Rewrite all of the records below with every occurrence of "upper cabinet door" changed to "upper cupboard door" and everything else unchanged. Omit the pictures.

=== Information shown ===

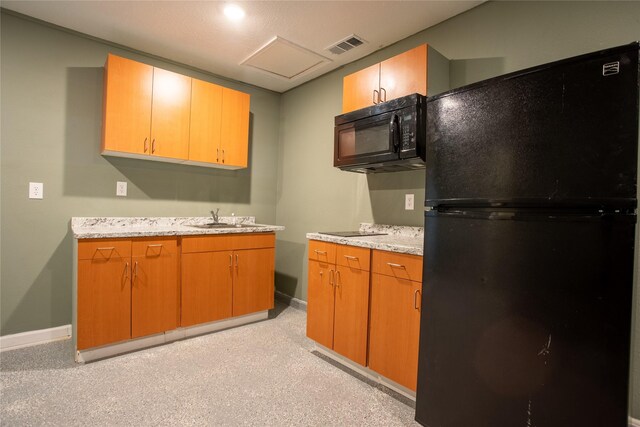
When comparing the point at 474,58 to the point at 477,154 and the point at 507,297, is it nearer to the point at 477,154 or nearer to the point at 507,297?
the point at 477,154

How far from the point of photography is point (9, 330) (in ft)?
7.87

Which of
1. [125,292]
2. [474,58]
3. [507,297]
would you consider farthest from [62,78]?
[507,297]

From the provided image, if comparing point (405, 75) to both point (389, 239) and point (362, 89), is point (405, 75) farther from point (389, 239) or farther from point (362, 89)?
point (389, 239)

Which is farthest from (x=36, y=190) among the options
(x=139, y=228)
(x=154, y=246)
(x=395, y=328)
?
(x=395, y=328)

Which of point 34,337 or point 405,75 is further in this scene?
point 34,337

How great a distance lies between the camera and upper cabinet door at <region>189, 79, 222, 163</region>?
288cm

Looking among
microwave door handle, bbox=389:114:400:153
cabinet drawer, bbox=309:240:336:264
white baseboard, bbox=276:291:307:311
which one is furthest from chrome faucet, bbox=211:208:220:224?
microwave door handle, bbox=389:114:400:153

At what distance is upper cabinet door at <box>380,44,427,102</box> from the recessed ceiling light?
1.08m

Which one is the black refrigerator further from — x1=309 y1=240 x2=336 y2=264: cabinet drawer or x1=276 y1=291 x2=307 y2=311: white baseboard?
x1=276 y1=291 x2=307 y2=311: white baseboard

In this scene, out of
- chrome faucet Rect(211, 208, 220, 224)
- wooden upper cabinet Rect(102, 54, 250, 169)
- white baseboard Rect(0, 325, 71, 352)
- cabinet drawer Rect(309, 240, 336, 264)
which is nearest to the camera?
cabinet drawer Rect(309, 240, 336, 264)

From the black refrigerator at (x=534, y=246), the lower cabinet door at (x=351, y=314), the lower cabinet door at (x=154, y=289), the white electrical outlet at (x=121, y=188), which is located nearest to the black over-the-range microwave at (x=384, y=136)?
the black refrigerator at (x=534, y=246)

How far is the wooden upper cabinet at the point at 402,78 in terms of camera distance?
2.05m

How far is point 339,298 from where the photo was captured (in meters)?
2.21

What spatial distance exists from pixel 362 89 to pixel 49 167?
256cm
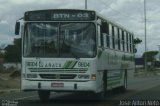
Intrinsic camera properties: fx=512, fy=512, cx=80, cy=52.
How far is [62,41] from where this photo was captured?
1906 cm

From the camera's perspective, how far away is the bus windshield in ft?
62.4

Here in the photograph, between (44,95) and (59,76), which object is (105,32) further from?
(44,95)

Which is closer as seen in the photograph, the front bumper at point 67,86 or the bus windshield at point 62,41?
the front bumper at point 67,86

===

# Complete response
When comparing the point at 474,58 to the point at 477,154 and the point at 507,297, is it nearer to the point at 477,154 or nearer to the point at 507,297?
the point at 477,154

How far from the point of photography is point (9, 330) (in ft)?
7.87

Which of
1. [125,292]
2. [474,58]
3. [507,297]
would you consider farthest from [62,78]?
[507,297]

From the provided image, if comparing point (405, 75) to both point (389, 239) and point (362, 89), is point (405, 75) farther from point (389, 239) or farther from point (362, 89)?
point (389, 239)

Which is farthest from (x=36, y=190) among the options
(x=139, y=228)
(x=154, y=246)
(x=395, y=328)
?
(x=395, y=328)

Which of point 34,337 or point 405,75 is further in this scene?
point 34,337

How great a distance lies between the camera and upper cupboard door at <region>189, 79, 222, 163</region>?
288cm

Looking among
microwave door handle, bbox=389:114:400:153
cabinet drawer, bbox=309:240:336:264
white baseboard, bbox=276:291:307:311
which one is furthest from chrome faucet, bbox=211:208:220:224?
microwave door handle, bbox=389:114:400:153

At what distance is upper cupboard door at <box>380,44,427,102</box> from the recessed ceiling light?
1.08m

Which one is the black refrigerator further from — x1=309 y1=240 x2=336 y2=264: cabinet drawer or x1=276 y1=291 x2=307 y2=311: white baseboard?
x1=276 y1=291 x2=307 y2=311: white baseboard

In this scene, out of
- chrome faucet Rect(211, 208, 220, 224)
- wooden upper cabinet Rect(102, 54, 250, 169)
- white baseboard Rect(0, 325, 71, 352)
- cabinet drawer Rect(309, 240, 336, 264)
which is nearest to the camera?
cabinet drawer Rect(309, 240, 336, 264)

From the black refrigerator at (x=534, y=246), the lower cabinet door at (x=351, y=314), the lower cabinet door at (x=154, y=289), the white electrical outlet at (x=121, y=188), which is located nearest to the black over-the-range microwave at (x=384, y=136)?
the black refrigerator at (x=534, y=246)

How far is the wooden upper cabinet at the point at 402,78 in terms of camera distance?
2.05m

How far is point 339,298 from where the photo was captured (in meters)?
2.21

What spatial distance exists from pixel 362 89 to pixel 49 167?
256cm
Intrinsic camera properties: fx=512, fy=512, cx=80, cy=52.
How far is [62,41] from where this photo was captured?
1906 cm

From the camera's perspective, how far away is the bus windshield in ft?
62.4

Here in the photograph, between (44,95) and (59,76), which object is (105,32) further from?
(44,95)

Which is closer as seen in the photograph, the front bumper at point 67,86 or the bus windshield at point 62,41?
the front bumper at point 67,86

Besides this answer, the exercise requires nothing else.